Why the cost of financing an investment project with new issues of common stock equity is expensive than the cost of retained earnings?

The cost of common stock equity capital represents the return required by existing shareholders on their investment. The cost of retained earnings is always lower than the cost of a new issue of common stock due to the absence of flotation costs when financing projects with retained earnings.

What goes in the retained earnings statement?

A statement of retained earnings can be a standalone document or appended to the balance sheet at the end of each accounting period. It leads with the retained earnings reported at the beginning of the period. Then, it lists balance adjustments based on changes in net income, cash dividends, and stock dividends.

What happens to the retained profit in the income statement?

Are Retained Earnings Listed on the Income Statement? Retained earnings are the cumulative net earnings or profit of a company after paying dividends. Retained earnings are the net earnings after dividends that are available for reinvestment back into the company or to pay down debt.

Where does ending retained earnings appear?
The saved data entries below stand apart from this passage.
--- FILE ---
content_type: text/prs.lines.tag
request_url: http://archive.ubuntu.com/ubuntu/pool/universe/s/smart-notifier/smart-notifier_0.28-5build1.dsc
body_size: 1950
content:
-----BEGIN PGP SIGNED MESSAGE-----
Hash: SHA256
Ending retained earnings appear in the second part of the balance sheet, under the equity heading. While the statement of retained earnings covers an entire period of time, the balance sheet only addresses the end of the specific period of time covered on a particular balance sheet.

Can retained earnings be used to pay debt?

Retained earnings (RE) is the surplus net income held in reserve—that a company can use to reinvest or to pay down debt—after it has paid out dividends to shareholders.

How do you interpret retained earnings?

Example of Retained Earnings The retained earnings are calculated by adding net income to (or subtracting net losses from) the previous term’s retained earnings and then subtracting any net dividend(s) paid to the shareholders. The figure is calculated at the end of each accounting period (quarterly/annually.)

What is a good price to FFO ratio?

FFO is a better metric for how much a REIT is making. Second, while most investors look for payout ratios of 40–50% for typical dividend stocks, REIT payout ratios are often much higher.

How do I choose a good REIT?

When choosing what REIT to invest in, make sure you know the management team and their track record. Check to see how they are compensated. If it’s based upon performance, chances are that they are looking out for your best interests as well. REITs are trusts focused upon the ownership of property.

The information you find here is collected from different sources across the internet. if you find any thing copyrighted or wrong then please contact us and we will fix it as soon as possible. so stay tuned and enjoy our blog.

Source: drreads.com

About the Author

Tommy E. Junkins

Head of writers

We believe that everyone needs to have free access to a wealth of information. Feel free to explore our rich categories and find answers to your questions. We hope you enjoy our world.